After passing several houses, he fell to the ground and shook violently, slapping his pants and T-shirt, squeezing his sleeves to wring the small amount of water they contained, pulling at his jeans.

“What’s going on? Are you hurt?”

But he just sat there on the sidewalk in his fit for half a minute.

“Laif, talk to me.”

A police cruiser screeched around the corner and passed them, heading toward the house they had left in a mess.

She asked, “Can you stand? If you’re okay, we better leave now.”

He nodded, got up, and they jogged the rest of the way to the gas station.

Laif was more than winded. He went into the bathroom and stayed there for twenty minutes. When he came out, she already had finished a cup a coffee and purchased a red plastic container filled with gas. His white T-shirt and blue jeans were almost dry. She could see a mound of damp paper towels overflowing the small trash receptacle as the bathroom door closed. He had told her not to ask about his fit again when he first locked himself in the bathroom. So she didn’t. She figured he would talk about it when he was ready. Besides, she had other pressing questions.

“Were you able to save the girl?”

His head sunk. “I failed. She was swallowing a bottle of pills. For some reason, I can’t affect suicides. It might have something to do with the victim and perpetrator being the same person.

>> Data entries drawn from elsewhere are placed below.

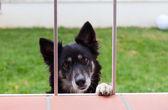 Dog looks through a window — Stock Photo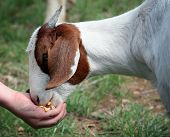 to feed the goat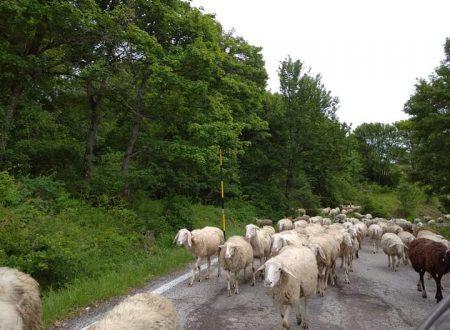 La transumanza in Abruzzo ieri, oggi e domani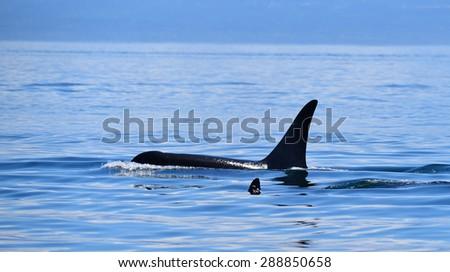 Killer Whales Vancouver island - stock photo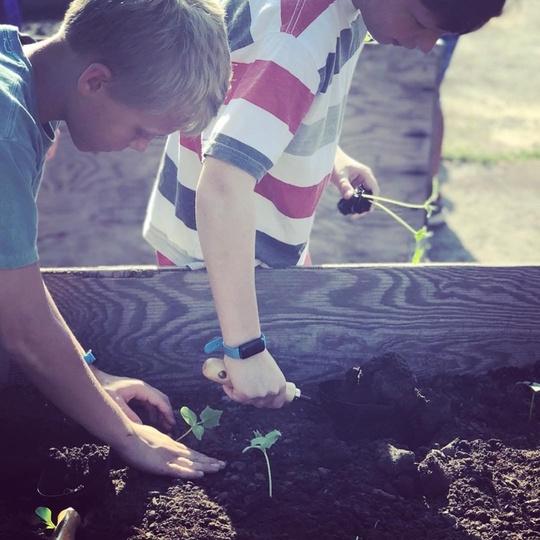 Boys plant vegetables in raised garden beds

We interrupted her, but she’ll try again another night.

“Is that why you couldn’t show Cindy’s parents the truth? Are they suicidal?”

“No. Together, they’re too strong in denial.” He took the gas container from her to carry.

As they headed back to the car, taking a longer route to avoid the scene at the broken-trellis house, Sharon found herself in a bewildered daze. Everything the last twenty-four hours seemed to be hitting her at once, overwhelming her. She hadn’t felt like this since getting separated at the carnival at age nine from her drunken mother and Marlene. Encountering scary clowns, high stilted men, and smelling cotton candy and popcorn for thirty minutes, she walked around in a dizzy numb state, her world ending, believing she would never see Mom and Marlene again. And now with Laif, he felt like a complete stranger walking beside her.

She asked, “Who are you?”

A park packed with trees and brush was on the opposite side of the road. The crickets sounded especially thick, overlapping their chirps as one continuous song. The air smelled of musky licorice.

He didn’t answer.

“You have to work, right? What do you do for a living?”

“I’m a secretary at an art gallery.”

“A secretary?” She laughed. “Where did you get the money for a Mercedes?”

He didn’t answer.

She kiddingly socked him on the shoulder. “Tell me. Come on, I’m sorry I laughed.”

He looked at her.

“You have to admit, it’s odd having all your talent and working just as a secretary.”

“Not all my adventures fail like tonight’s.” He said this, his voice weighed with sorrow, making Sharon feel worse, desire rising inside her to hold and comfort him. “The daughter of a wealthy businessman found me chasing off her molester. The father was grateful beyond words. A few other people have also felt a need to repay me, despite my protests.”

“We didn’t fail.” She took his hand in hers and held it tightly. They walked in silence to her car.